Searching for John Quincy Adams
The United States Senate witnessed two acts of political courage last week. The first was John McCain's public announcement that he would not vote for the latest effort to repeal and replace Obamacare, the Graham-Cassidy health care bill, because it did not emerge from a bipartisan process. A conservative Republican from a red state whose Republican governor supports the bill, McCain bucked his party, his president, and no doubt many of his constituents to do what he believed was right.
The other act of political courage came from the co-author of the bill, Lindsay Graham. While he might have been expected to blast his colleague for what many in the Republican party consider a betrayal, Graham said that: "My friendship with John McCain is not based on how he votes but respect for how he’s lived his life and the person he is."
Such behavior is what the Constitution's framers hoped would occur in the Senate, a body constructed to provide a more sober, polite, and judicious setting than the House, which it was assumed would be more reflective of the passionate impulses of the people.
Sadly, the Senate and the House seem almost indistinguishable today, at least in regard to the willingness of their members to balance the broader, long-term interests of the nation against the preferences of angry constituents, demanding funders, and a bullying president. While in the majority, many in seats so electorally safe that they have little fear of losing the next election, Republicans have been largely unwilling to explore bipartisanship as a way of addressing serious issues. They refuse to stand up to a president who 66 percent of Americans in a recent ABC News/Washington Post poll have concluded is doing more to divide than unite the nation. They have been willing to allow him to take us to the brink of war in recent months without a public hearing on either the appropriate limits to the president's war powers or the strategy, and prospects for peace, on the Korean Peninsula. They have allowed him to threaten Americans' trust in the courts, the electoral system, the free press, executive branch ethics, and Congress itself with almost no effort to call out the damage done or strengthen these institutions on which so much of our faith in democracy depends.
Nor do the Democrats in Congress get a free pass. Content to rouse opposition demonstrations, vote "no" rather than craft and strongly publicize solutions for which they may be criticized, unwilling to condemn the extremists in their own party, and too often failing to openly demand that the committees on which they serve do the job of legislating and oversight, they too do a disservice to the nation. In regard to health care, they decry potential cuts to Medicaid but refuse to admit that its future cost curve is unsustainable.
In 1807, Massachusetts Federalist Senator John Quincy Adams, voted to support Republican President Thomas Jefferson's proposed embargo against England, despite the clear preferences of his own state and party.
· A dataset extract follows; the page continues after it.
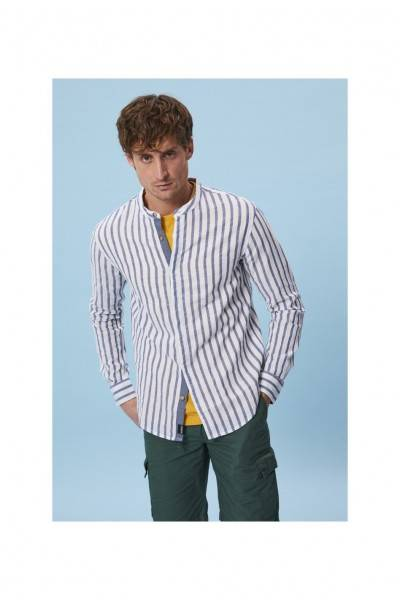 Camisa rayas | ecoalf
Commenting on his vote, he said that "highly as I reverenced the authority of my constituents . . . I would have defended their interests against their inclinations, and incurred every possible addition to their resentment, to save them from the vassalage of their own delusions."
Adams would lose his seat (senators were chosen by state legislatures in those days) but go on to become president. After his presidency, he served in the House of Representatives. In that capacity, he led an almost decade-long effort to end the chamber's "gag rule" against accepting petitions opposing slavery, believing that Congress had no right, under the Constitution, to deny citizens their right "to petition the Government for a redress of grievances."
The institutions of our free society are remarkably resilient. They have survived demagogues, extremism, apathy, adventurism, isolationism, and tragic miscalculations. But in each case, that survival depended on political leaders with the moral courage to face reality and the pressure to do the popular if politically difficult thing. Until we, the voters, demand and reward that behavior, we will continue to get political cowardice.